One way to look at the number of blocks in a binary string is: 1, plus the number of indices i such that S_i \neq S_{i+1}.
That is, the first block, along with the number of times the block changes from 0 to 1.

Now, suppose you flip the substring from l to r. Observe that:

• If l \gt 1 and S_l = S_{l-1}, the number of blocks will increase by 1.
• If l \gt 1 and S_l \neq S_{l-1}, the number of blocks will decrease by 1.
• Similarly, if r\lt N then the number of blocks will either increase or decrease by 1 depending on whether S_r = S_{r+1} or not.
• These are the only changes in the number of blocks.

Our final aim is to bring the number of blocks down to 1, which is when all the characters are equal.
From above, we can see that in one move, the number of blocks can be decreased by at most 2 in a single move.
·····
-- YOUR OBJECTIVE --
Extend the explanation of reducing the blocks in a binary string, starting after its final sentence. The data after this point comes from a different source.

-- PROVIDED MATERIAL --
·····
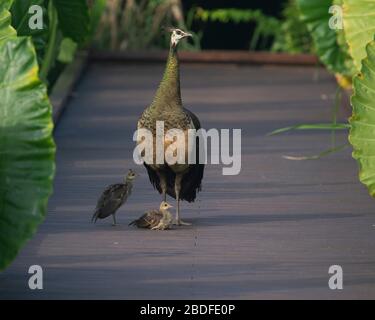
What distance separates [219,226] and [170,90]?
956 millimetres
·····
-- RESPONSE TO THIS TASK --
So, if there are B blocks, we definitely need at least \left\lfloor\frac{B}{2}\right\rfloor moves to bring the count down to 1.
This is exactly what \min(x, y) is!

The last statement follows from the fact that zeros and ones alternate blocks, so we have |x-y| \leq 1.
Along with x+y=B, it can be seen that both x and y have to be half of B; when B is even they’ll be equal and when B is odd the smaller one will be the floor of half of B.

for _ in range(int(input())):
    n = int(input())
    s = input()
    ct = 0
    for i in range(n-1):
        ct += s[i] != s[i+1]
    print((ct+1)//2)